:: What you will do ::
Extract each line of the rows below that contains the word "items".

:: Extracted information ::

#####

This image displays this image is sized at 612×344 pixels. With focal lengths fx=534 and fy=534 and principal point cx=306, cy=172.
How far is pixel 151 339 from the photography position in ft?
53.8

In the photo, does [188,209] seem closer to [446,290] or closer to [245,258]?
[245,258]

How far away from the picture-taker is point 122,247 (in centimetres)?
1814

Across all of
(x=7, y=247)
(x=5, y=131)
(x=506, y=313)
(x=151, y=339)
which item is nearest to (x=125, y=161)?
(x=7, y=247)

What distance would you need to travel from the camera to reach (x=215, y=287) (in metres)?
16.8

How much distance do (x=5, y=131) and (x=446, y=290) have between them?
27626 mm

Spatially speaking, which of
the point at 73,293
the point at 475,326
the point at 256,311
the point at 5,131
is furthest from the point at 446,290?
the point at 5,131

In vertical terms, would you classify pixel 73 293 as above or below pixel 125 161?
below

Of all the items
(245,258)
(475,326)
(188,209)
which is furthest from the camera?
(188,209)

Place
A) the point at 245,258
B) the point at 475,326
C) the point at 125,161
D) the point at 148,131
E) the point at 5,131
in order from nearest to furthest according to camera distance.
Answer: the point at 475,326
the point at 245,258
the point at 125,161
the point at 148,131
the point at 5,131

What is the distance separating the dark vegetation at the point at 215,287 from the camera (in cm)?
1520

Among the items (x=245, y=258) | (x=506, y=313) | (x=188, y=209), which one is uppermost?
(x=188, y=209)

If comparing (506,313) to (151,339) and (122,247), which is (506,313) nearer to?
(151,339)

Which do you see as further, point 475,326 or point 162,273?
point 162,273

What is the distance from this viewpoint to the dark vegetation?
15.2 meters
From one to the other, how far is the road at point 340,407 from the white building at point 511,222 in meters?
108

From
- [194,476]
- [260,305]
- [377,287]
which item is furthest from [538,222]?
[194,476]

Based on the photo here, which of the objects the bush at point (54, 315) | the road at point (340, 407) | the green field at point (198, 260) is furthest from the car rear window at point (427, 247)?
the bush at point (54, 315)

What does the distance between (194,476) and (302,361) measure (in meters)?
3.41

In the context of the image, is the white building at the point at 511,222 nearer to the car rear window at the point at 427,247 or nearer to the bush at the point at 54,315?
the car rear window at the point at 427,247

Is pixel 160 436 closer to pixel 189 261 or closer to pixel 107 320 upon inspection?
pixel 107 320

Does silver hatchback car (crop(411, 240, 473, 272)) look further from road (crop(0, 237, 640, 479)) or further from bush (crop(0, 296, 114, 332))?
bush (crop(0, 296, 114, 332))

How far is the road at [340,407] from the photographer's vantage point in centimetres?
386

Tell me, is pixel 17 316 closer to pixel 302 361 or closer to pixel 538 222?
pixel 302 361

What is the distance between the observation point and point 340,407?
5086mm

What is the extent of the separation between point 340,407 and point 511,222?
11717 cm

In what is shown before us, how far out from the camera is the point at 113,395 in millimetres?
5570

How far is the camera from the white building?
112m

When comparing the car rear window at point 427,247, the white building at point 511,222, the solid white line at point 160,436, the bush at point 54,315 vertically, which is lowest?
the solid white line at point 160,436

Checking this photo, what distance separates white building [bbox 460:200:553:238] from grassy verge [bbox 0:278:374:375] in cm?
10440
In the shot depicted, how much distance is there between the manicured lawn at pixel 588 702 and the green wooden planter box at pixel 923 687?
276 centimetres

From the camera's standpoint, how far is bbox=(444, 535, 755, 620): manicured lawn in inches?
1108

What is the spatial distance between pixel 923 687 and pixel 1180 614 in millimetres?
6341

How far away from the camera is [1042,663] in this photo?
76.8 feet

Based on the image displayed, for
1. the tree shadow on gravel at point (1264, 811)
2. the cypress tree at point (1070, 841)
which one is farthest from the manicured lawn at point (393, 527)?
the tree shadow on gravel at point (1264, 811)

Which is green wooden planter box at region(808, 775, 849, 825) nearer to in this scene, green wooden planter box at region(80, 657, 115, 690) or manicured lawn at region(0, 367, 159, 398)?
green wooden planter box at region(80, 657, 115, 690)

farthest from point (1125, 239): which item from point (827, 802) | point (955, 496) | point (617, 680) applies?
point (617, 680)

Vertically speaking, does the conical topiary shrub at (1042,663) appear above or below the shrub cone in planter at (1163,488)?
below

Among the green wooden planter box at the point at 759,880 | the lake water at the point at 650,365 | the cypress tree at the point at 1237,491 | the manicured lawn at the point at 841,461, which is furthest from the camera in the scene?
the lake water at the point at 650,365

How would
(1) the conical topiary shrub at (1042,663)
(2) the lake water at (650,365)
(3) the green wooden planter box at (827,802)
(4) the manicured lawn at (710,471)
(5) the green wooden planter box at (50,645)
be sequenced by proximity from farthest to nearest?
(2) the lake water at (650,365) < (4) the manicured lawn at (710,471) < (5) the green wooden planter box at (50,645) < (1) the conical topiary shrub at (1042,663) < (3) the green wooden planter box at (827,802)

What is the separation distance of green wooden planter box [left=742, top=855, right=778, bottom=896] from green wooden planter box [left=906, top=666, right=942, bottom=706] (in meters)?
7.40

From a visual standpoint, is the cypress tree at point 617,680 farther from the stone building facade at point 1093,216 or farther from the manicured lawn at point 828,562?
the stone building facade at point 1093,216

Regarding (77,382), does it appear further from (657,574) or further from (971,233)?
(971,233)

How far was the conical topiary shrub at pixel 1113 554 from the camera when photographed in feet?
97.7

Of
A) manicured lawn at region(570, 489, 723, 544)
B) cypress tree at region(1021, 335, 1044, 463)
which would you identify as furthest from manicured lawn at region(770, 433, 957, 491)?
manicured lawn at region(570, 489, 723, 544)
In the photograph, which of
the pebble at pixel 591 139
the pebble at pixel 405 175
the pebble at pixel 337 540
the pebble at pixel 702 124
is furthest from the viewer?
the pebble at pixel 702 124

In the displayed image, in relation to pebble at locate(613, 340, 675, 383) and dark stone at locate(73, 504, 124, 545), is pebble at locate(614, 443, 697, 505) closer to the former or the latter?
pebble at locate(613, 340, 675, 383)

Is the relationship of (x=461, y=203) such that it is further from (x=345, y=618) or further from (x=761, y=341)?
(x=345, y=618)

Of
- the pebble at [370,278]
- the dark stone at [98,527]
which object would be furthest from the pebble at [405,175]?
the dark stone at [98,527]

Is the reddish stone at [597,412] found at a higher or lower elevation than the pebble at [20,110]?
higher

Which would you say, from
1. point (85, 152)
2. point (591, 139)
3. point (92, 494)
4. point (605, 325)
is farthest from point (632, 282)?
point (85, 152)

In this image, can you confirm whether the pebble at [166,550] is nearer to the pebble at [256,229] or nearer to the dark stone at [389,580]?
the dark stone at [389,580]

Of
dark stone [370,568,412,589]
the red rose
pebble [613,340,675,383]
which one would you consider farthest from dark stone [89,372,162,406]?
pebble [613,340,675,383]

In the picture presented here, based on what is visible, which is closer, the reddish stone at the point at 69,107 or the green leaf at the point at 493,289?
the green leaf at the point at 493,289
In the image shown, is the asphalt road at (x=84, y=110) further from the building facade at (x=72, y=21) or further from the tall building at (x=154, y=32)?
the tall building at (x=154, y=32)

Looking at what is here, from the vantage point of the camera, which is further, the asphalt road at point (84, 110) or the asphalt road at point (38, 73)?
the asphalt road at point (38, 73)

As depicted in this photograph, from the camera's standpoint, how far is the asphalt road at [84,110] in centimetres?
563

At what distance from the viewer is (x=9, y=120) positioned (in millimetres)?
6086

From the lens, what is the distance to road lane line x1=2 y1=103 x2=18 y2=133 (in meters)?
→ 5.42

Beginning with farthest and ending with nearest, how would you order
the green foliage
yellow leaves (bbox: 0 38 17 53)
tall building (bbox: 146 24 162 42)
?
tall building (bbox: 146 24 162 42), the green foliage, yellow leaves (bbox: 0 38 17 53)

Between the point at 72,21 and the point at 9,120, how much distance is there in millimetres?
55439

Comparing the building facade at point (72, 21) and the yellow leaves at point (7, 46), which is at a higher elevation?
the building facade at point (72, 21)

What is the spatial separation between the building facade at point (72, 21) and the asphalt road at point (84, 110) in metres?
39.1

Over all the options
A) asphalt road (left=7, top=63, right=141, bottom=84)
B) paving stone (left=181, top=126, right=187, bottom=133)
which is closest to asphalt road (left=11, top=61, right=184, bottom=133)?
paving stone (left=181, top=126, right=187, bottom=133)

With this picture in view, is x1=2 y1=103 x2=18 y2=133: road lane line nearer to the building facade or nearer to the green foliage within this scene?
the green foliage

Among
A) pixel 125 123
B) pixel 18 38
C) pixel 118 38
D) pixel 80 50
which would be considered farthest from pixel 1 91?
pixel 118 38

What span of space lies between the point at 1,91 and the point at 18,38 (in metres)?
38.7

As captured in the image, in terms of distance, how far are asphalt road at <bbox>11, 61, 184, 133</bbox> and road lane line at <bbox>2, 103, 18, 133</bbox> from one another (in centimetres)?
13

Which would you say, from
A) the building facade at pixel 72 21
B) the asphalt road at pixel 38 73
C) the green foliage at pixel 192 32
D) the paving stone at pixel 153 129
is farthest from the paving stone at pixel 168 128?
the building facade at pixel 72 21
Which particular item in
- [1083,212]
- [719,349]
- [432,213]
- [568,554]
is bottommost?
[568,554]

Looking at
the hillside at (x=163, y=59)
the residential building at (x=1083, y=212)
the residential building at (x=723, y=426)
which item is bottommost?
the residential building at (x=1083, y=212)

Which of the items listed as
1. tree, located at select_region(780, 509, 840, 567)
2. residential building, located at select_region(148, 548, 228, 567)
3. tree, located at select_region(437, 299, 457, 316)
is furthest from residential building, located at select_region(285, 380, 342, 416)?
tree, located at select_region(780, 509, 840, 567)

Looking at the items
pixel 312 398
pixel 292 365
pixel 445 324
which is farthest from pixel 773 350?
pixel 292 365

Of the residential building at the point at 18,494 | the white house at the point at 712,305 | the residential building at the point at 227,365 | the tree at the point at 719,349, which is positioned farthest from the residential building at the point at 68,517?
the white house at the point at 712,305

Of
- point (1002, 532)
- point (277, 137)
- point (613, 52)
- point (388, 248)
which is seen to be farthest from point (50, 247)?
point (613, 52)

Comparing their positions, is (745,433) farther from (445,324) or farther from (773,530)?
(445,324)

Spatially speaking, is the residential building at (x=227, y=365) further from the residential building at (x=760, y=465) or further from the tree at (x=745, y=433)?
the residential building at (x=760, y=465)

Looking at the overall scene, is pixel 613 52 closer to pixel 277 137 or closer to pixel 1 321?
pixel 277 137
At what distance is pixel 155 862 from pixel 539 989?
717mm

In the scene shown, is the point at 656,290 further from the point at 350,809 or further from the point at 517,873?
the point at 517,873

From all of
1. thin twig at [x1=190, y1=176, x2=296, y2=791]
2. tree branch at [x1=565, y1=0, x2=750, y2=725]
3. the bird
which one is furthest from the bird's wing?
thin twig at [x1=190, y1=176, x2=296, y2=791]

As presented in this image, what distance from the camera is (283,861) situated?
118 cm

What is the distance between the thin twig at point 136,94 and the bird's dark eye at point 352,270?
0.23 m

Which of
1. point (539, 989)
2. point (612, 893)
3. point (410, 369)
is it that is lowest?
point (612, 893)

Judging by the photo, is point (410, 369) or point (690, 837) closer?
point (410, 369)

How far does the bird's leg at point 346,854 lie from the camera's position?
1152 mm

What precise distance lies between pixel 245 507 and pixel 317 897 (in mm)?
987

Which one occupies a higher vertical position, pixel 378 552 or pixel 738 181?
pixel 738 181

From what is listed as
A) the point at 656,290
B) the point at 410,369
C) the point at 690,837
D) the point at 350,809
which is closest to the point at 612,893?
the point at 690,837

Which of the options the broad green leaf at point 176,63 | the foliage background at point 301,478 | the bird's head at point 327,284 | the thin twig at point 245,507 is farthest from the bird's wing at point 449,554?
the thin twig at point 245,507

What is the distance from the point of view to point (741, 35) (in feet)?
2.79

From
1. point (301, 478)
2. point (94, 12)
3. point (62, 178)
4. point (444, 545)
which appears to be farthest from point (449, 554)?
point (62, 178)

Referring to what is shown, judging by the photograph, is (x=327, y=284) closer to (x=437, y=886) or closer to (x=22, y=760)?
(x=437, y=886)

#####

:: Completed exercise ::
Of all the items
Among the items (x=245, y=258) | (x=506, y=313) | (x=188, y=209), which one is uppermost?
Which of the items listed as
Looking at the items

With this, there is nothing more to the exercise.